Yoo Jinkyung, Sun Zequn, Greenacre Michael, Ma Qin, Chung Dongjun, Kim Young Min
Department of Statistics, Kyungpook National University, South Korea.
Department of Preventive Medicine - Biostatistics, Northwestern University, USA.
Commun Stat Appl Methods. 2022 Jul;29(4):453-469. doi: 10.29220/csam.2022.29.4.453. Epub 2022 Jul 31.
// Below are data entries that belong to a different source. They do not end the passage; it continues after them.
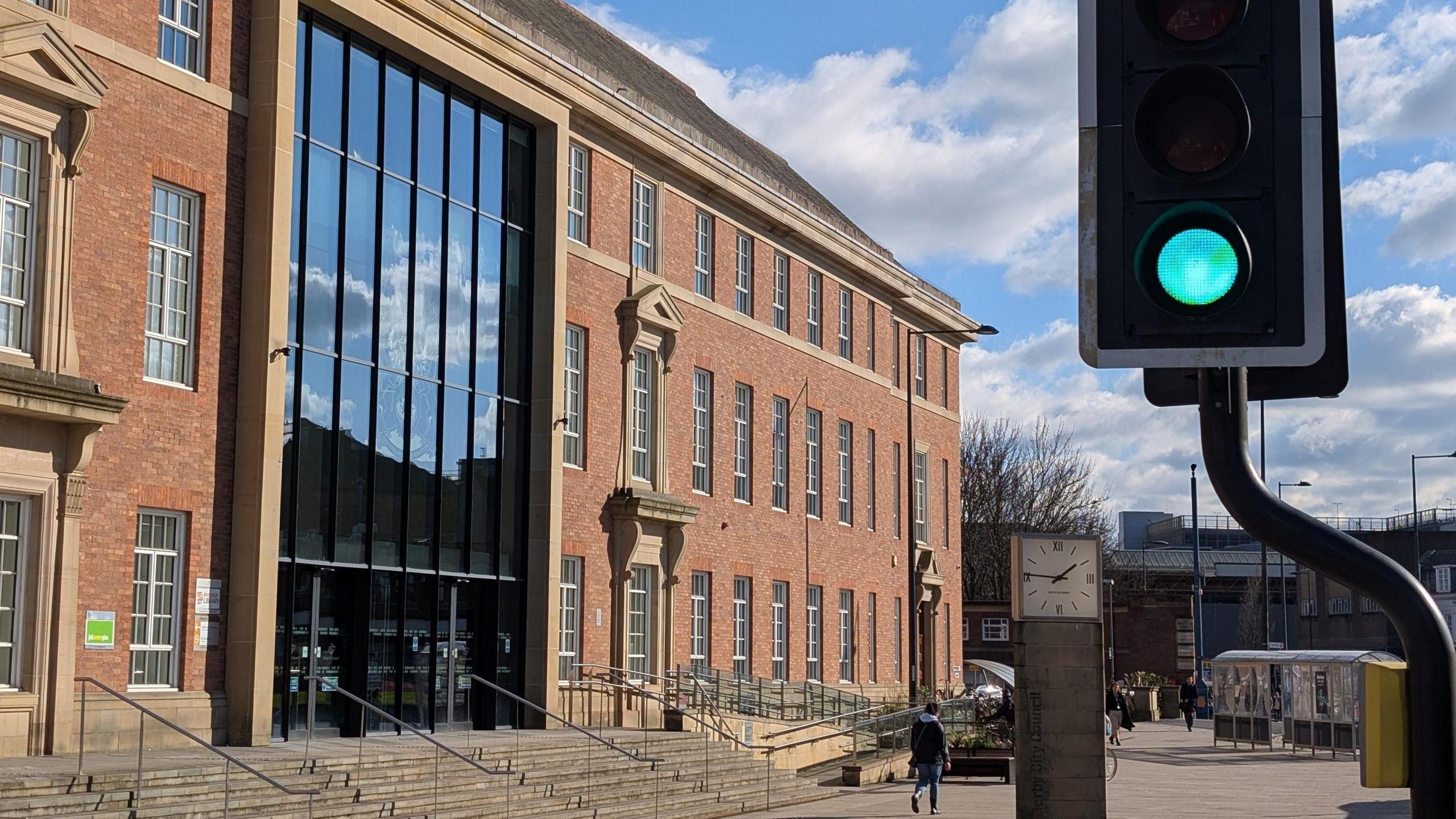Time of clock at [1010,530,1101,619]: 1:46
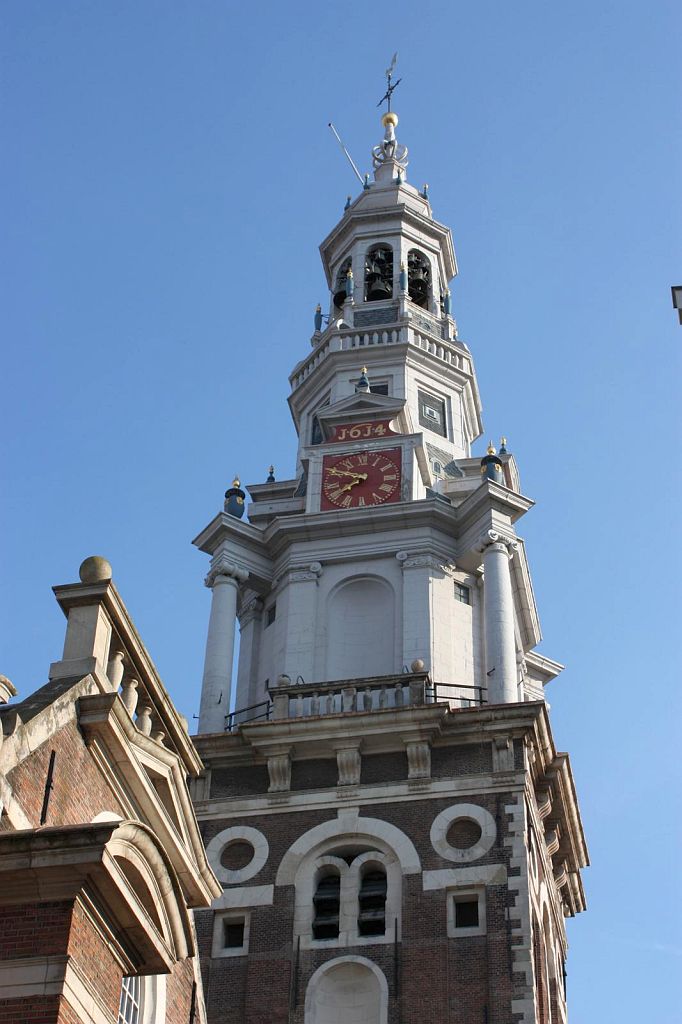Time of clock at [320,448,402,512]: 7:49
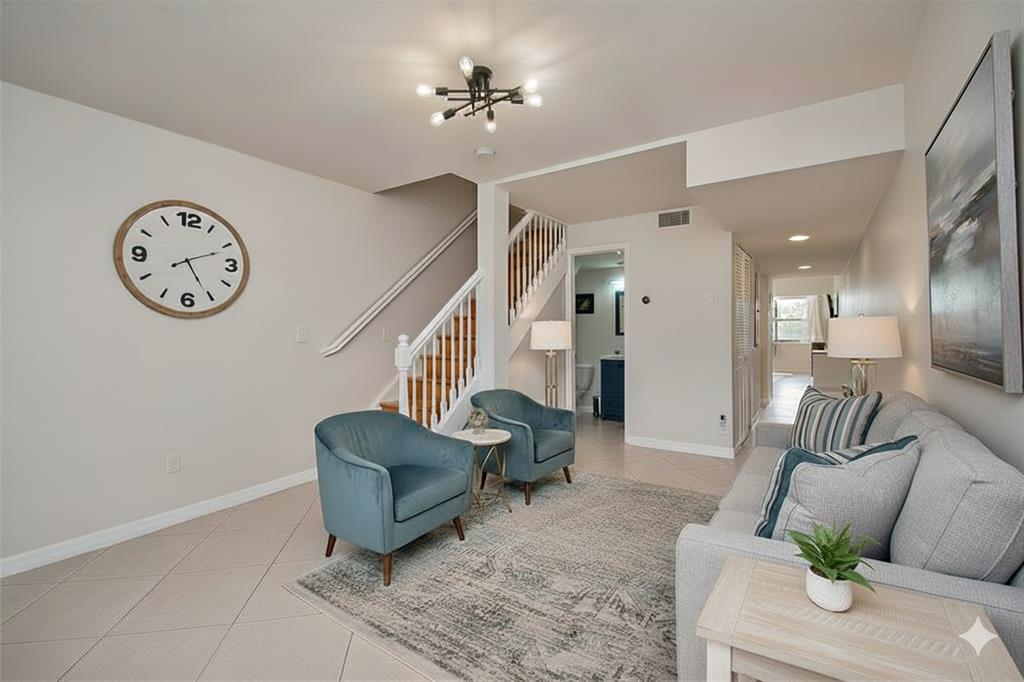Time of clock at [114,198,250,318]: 5:11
The study of immune cellular composition has been of great scientific interest in immunology because of the generation of multiple large-scale data. From the statistical point of view, such immune cellular data should be treated as compositional. In compositional data, each element is positive, and all the elements sum to a constant, which can be set to one in general. Standard statistical methods are not directly applicable for the analysis of compositional data because they do not appropriately handle correlations between the compositional elements. In this paper, we review statistical methods for compositional data analysis and illustrate them in the context of immunology. Specifically, we focus on regression analyses using log-ratio transformations and the alternative approach using Dirichlet regression analysis, discuss their theoretical foundations, and illustrate their applications with immune cellular fraction data generated from colorectal cancer patients.
由于产生了多个大规模数据,免疫细胞组成的研究在免疫学中具有极大的科学兴趣。从统计学角度来看,此类免疫细胞数据应被视为成分数据。在成分数据中,每个元素都是正数,且所有元素之和为一个常数,通常可设为1。标准统计方法不适用于成分数据的分析,因为它们无法恰当地处理成分元素之间的相关性。在本文中,我们回顾了成分数据分析的统计方法,并在免疫学背景下对其进行说明。具体而言,我们重点关注使用对数比率变换的回归分析以及使用狄利克雷回归分析的替代方法,讨论它们的理论基础,并用从结直肠癌患者产生的免疫细胞分数数据说明它们的应用。